Segment Start: Source extract

SHANGHAI: China's yuan slipped on Thursday, guided lower by a weaker central bank fixing and as the dollar extended its rebound from a three-year trough.
The greenback rose against major peers on Thursday, supported by higher US yields, as President-elect Joe Biden prepared to outline his plans for massive fiscal stimulus.
The People's Bank of China set its midpoint rate for the currency at 6.4746 per dollar prior to market open, 141 pips weaker than the previous fix of 6.4605.
The spot market opened at 6.4688 per dollar and was changing hands at 6.4718 at midday, 37 pips weaker than the previous late session close.
Traders said China's better-than-expected trade data did not provide much support for the yuan, as the country's comparative economic advantage could fade as the global COVID-19 vaccine rollout helps revive demand elsewhere.
China's exports grew more than expected in December, albeit at a slower pace than the month before, as global demand for its goods remained solid, while import growth quickened, customs data showed on Thursday.

Segment End: Source extract
Segment Start: Data shown

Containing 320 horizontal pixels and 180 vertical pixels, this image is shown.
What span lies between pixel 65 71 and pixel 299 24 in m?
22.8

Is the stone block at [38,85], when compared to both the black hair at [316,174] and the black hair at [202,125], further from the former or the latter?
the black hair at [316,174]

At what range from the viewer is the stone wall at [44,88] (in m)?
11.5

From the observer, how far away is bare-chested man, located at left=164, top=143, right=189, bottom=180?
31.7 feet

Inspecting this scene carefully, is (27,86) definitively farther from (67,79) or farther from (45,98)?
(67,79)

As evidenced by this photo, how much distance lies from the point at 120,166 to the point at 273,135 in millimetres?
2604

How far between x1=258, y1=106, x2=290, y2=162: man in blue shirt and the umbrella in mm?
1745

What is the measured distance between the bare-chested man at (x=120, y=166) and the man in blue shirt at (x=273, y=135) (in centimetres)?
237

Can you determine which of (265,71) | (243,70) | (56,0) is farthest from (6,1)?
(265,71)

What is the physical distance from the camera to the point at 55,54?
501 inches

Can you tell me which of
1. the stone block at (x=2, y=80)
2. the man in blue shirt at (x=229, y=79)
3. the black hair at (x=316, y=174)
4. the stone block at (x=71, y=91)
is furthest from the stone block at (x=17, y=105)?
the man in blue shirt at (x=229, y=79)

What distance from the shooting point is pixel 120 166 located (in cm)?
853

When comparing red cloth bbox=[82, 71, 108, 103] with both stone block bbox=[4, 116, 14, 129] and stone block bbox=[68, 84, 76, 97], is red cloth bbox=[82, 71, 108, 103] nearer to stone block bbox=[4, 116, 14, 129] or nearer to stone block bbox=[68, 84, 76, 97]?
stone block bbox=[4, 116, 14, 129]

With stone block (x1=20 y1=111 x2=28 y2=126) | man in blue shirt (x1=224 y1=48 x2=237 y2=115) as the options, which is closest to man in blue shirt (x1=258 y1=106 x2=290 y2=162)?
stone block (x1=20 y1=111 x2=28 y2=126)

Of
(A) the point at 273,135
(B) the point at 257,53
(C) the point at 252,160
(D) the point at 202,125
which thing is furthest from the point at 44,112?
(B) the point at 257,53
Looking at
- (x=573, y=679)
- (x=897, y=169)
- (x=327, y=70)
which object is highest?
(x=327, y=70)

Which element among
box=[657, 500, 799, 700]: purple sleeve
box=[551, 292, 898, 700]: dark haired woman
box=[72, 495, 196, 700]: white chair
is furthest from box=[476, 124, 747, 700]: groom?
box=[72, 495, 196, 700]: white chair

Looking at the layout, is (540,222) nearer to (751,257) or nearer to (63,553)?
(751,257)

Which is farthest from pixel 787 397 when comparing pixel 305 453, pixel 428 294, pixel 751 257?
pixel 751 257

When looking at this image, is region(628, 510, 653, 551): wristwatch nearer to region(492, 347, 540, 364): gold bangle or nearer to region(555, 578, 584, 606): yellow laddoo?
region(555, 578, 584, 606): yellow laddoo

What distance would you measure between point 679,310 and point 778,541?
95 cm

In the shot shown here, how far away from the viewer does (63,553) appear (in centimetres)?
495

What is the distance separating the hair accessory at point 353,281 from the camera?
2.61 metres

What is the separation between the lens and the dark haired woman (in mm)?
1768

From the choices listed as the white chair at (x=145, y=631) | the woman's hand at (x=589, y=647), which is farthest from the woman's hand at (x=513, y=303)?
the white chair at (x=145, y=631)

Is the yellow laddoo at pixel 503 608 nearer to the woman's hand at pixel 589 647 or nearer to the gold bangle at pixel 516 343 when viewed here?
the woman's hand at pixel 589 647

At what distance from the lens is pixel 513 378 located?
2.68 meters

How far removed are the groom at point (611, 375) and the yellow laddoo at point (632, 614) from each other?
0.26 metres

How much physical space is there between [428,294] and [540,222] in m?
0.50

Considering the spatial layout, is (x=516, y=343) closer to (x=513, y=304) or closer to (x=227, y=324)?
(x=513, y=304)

Segment End: Data shown
Segment Start: Data shown

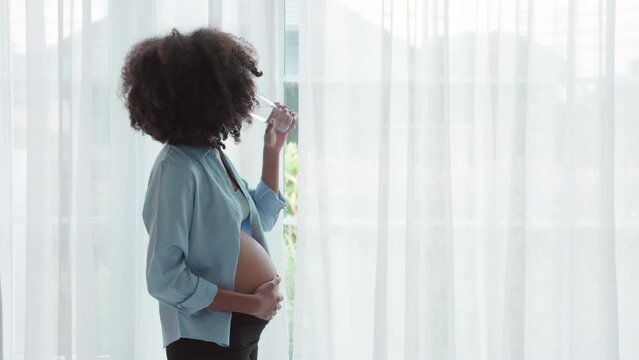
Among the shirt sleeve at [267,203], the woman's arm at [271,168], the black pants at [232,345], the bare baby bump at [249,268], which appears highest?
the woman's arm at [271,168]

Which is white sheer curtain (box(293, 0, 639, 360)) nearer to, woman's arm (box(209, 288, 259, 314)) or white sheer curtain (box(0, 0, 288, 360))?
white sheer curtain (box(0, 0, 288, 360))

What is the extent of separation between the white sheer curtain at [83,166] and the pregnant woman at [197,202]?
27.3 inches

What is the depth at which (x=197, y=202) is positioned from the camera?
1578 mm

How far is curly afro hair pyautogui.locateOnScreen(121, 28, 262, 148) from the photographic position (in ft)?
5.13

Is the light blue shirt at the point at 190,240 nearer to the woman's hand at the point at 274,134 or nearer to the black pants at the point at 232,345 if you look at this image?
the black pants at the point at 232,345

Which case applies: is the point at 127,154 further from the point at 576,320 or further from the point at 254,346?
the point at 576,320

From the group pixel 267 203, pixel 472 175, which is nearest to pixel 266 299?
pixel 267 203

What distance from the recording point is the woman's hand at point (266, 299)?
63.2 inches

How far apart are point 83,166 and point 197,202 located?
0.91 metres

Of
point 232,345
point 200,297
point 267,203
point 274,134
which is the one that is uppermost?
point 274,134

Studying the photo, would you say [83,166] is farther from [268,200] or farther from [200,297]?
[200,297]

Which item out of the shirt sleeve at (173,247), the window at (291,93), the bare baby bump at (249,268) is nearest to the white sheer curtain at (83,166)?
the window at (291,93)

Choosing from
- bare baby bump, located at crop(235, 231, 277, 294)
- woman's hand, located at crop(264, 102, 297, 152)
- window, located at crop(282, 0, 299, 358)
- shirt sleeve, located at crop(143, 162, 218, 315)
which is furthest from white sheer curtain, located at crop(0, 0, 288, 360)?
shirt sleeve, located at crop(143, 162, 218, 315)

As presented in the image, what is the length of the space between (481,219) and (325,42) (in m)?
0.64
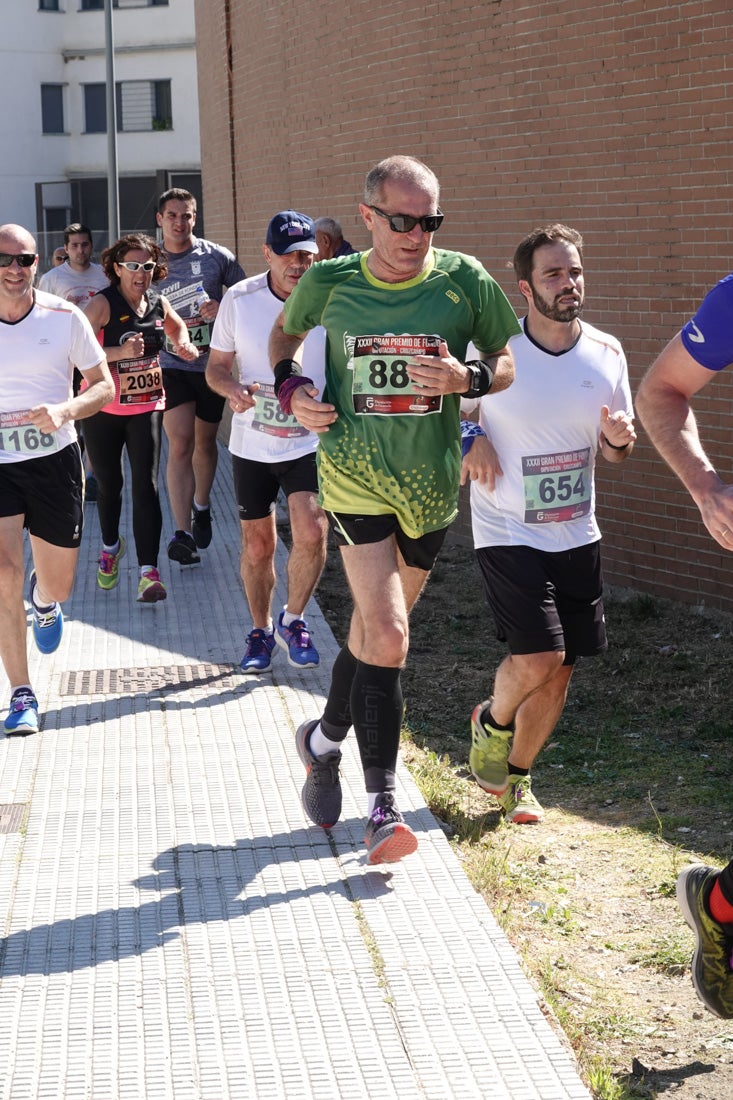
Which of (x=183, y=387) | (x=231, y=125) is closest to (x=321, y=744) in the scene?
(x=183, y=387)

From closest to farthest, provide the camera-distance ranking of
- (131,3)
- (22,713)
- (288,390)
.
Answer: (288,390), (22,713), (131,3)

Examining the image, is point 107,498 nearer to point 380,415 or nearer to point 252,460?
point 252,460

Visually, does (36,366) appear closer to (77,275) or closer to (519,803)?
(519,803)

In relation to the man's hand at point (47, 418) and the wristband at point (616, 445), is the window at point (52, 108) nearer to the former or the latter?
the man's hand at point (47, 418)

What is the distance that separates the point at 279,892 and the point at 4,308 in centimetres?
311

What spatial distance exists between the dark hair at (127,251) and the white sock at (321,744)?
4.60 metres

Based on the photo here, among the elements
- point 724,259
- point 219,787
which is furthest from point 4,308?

Segment End: Data shown
Segment Start: Data shown

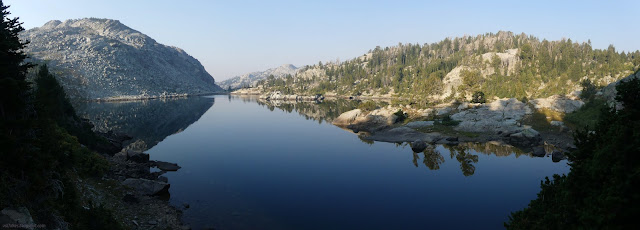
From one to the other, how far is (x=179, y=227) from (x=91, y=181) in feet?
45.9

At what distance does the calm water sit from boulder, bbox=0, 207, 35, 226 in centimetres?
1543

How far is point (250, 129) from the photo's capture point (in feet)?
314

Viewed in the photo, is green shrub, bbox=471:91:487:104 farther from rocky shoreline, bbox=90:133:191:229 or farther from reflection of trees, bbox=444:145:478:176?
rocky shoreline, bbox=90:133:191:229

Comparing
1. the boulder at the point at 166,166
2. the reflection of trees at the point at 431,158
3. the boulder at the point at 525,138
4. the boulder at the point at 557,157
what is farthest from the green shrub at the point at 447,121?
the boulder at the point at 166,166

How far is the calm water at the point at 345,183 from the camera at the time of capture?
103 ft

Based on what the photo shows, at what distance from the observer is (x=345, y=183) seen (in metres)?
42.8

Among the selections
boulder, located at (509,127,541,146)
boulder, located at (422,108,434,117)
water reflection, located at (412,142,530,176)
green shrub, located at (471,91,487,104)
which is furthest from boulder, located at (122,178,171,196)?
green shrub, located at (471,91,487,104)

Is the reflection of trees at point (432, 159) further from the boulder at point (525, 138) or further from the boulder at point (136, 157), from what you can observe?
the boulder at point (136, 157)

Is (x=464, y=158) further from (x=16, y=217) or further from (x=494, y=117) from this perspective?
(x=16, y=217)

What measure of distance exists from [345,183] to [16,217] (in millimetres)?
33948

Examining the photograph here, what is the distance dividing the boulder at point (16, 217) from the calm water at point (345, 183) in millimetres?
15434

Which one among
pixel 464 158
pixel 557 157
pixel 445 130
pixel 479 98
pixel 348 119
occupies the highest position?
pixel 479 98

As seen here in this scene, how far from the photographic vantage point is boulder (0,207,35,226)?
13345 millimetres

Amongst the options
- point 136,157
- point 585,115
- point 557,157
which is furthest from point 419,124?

Segment End: Data shown

Task instructions.
a - Print the yuan report's text from "SHANGHAI: China's yuan" up to and including "revive demand elsewhere.".
b - List every exchange rate, stated in yuan per dollar, that appears in the report on the yuan.
c - Pick up the report on the yuan after its final sentence and continue writing it.

Answers to this exercise.
a -
SHANGHAI: China's yuan slipped on Thursday, guided lower by a weaker central bank fixing and as the dollar extended its rebound from a three-year trough.
The greenback rose against major peers on Thursday, supported by higher US yields, as President-elect Joe Biden prepared to outline his plans for massive fiscal stimulus.
The People's Bank of China set its midpoint rate for the currency at 6.4746 per dollar prior to market open, 141 pips weaker than the previous fix of 6.4605.
The spot market opened at 6.4688 per dollar and was changing hands at 6.4718 at midday, 37 pips weaker than the previous late session close.
Traders said China's better-than-expected trade data did not provide much support for the yuan, as the country's comparative economic advantage could fade as the global COVID-19 vaccine rollout helps revive demand elsewhere.

b -
6.4746
6.4605
6.4688
6.4718

c -
"The dollar index could rise further in the short-term, putting pressure on the yuan, thanks to good news around the vaccine progress and rosier expectations of a global economic recovery," said a trader at a foreign bank.
China needs to innovate its monetary policy tools and improve policy transmission mechanisms to strengthen its international macroeconomic policy coordination, a central bank official said in a research report on Wednesday.
Eyes were also on Sino-US tensions.
The Trump administration has scrapped plans to blacklist Chinese tech giants Alibaba, Tencent and Baidu, four people familiar with the matter said, providing a brief reprieve to Beijing's top corporates amid a broader crackdown by Washington.
The Thomson Reuters/HKEX Global CNH index, which tracks the offshore yuan against a basket of currencies on a daily basis, stood at 95.98, firmer than the previous day's 95.97.
The global dollar index rose to 90.405 from the previous close of 90.296.
The offshore yuan was trading at 6.4675 per dollar.
Offshore one-year non-deliverable forwards contracts (NDFs), considered the best available proxy for forward-looking market expectations of the yuan's value, traded at 6.6023, -1.93% away from the midpoint.
One-year NDFs are settled against the midpoint, not the spot rate.